> _Tarefa 1_
Filtre os registros abaixo e copie cada linha que contenha a palavra "does". Maiúsculas e minúsculas contam.

Funciona a citação, portanto, como misto de contraditório e ampla defesa, já que ao mesmo tempo em que dá ciência ao acusado da instrução de demanda penal contra ele, também o chama para exercer seu direito de defesa. Portanto, além de assegurar o exercício do contraditório e da ampla defesa (art. 5º, LV, CF), a citação também dá concretude ao quanto previsto na Convenção Americana sobre Direitos Humanos, que assegura que toda pessoa acusada de delito tem direito à comunicação prévia e pormenorizada da acusação formulada (Dec. 678/1992, art. 8º, nº 2, “b”).
Tamanha é sua importância que o próprio Código de Processo Penal, em seu art. 564, inciso III, alínea “e”, estabelece que sua falta configura nulidade absoluta, a qual poderá ser arguida mesmo após o trânsito em julgado de sentença condenatória ou absolutória imprópria. Logo, se a citação não existiu ou, tendo existido, estava eivada de nulidade, o processo estará nulo ab initio. Denomina-se circundução o ato pelo qual se julga nula ou de nenhuma eficácia a citação; quando anulada diz-se citação circunduta.
Se a citação válida é providência essencial à validade do processo, a nulidade absoluta decorrente da inobservância da forma prescrita em lei poderá ser arguida mesmo após o trânsito em julgado de sentença condenatória ou absolutória imprópria, na medida em que, nessa hipótese, há instrumentos processuais aptos a fazê-lo, como a revisão criminal e o habeas corpus, que somente podem ser ajuizados em favor do condenado.

> _Dados fornecidos_
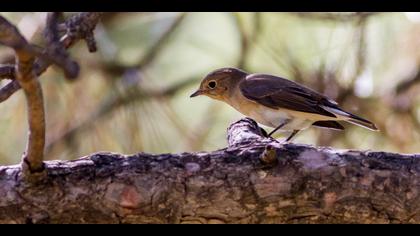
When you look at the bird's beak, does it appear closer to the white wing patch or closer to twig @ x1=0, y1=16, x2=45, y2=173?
the white wing patch

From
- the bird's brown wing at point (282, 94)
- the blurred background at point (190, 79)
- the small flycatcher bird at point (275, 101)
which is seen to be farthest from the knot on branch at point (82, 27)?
the bird's brown wing at point (282, 94)

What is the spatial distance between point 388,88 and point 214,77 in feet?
2.32

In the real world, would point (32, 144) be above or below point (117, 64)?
below

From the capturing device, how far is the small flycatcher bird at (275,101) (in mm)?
2943

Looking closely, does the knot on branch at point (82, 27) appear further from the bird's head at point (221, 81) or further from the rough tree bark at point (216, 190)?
the bird's head at point (221, 81)

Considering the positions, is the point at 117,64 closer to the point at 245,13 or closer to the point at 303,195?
the point at 245,13

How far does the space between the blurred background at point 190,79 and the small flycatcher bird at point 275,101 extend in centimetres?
14

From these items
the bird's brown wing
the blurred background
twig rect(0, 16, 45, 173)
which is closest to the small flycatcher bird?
the bird's brown wing

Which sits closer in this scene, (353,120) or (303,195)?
(303,195)

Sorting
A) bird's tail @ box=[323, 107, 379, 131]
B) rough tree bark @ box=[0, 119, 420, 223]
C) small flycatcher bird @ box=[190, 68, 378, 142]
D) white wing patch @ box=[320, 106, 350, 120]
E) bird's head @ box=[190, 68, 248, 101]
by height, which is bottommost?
rough tree bark @ box=[0, 119, 420, 223]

> _Tarefa 2_
Repita por inteiro, sem mudar nada, o texto acima sobre a citação no processo penal.

> _Resposta escrita 1_
When you look at the bird's beak, does it appear closer to the white wing patch or closer to twig @ x1=0, y1=16, x2=45, y2=173?
Looking closely, does the knot on branch at point (82, 27) appear further from the bird's head at point (221, 81) or further from the rough tree bark at point (216, 190)?
How far does the space between the blurred background at point 190,79 and the small flycatcher bird at point 275,101 extend in centimetres?

> _Resposta escrita 2_
Funciona a citação, portanto, como misto de contraditório e ampla defesa, já que ao mesmo tempo em que dá ciência ao acusado da instrução de demanda penal contra ele, também o chama para exercer seu direito de defesa. Portanto, além de assegurar o exercício do contraditório e da ampla defesa (art. 5º, LV, CF), a citação também dá concretude ao quanto previsto na Convenção Americana sobre Direitos Humanos, que assegura que toda pessoa acusada de delito tem direito à comunicação prévia e pormenorizada da acusação formulada (Dec. 678/1992, art. 8º, nº 2, “b”).
Tamanha é sua importância que o próprio Código de Processo Penal, em seu art. 564, inciso III, alínea “e”, estabelece que sua falta configura nulidade absoluta, a qual poderá ser arguida mesmo após o trânsito em julgado de sentença condenatória ou absolutória imprópria. Logo, se a citação não existiu ou, tendo existido, estava eivada de nulidade, o processo estará nulo ab initio. Denomina-se circundução o ato pelo qual se julga nula ou de nenhuma eficácia a citação; quando anulada diz-se citação circunduta.
Se a citação válida é providência essencial à validade do processo, a nulidade absoluta decorrente da inobservância da forma prescrita em lei poderá ser arguida mesmo após o trânsito em julgado de sentença condenatória ou absolutória imprópria, na medida em que, nessa hipótese, há instrumentos processuais aptos a fazê-lo, como a revisão criminal e o habeas corpus, que somente podem ser ajuizados em favor do condenado.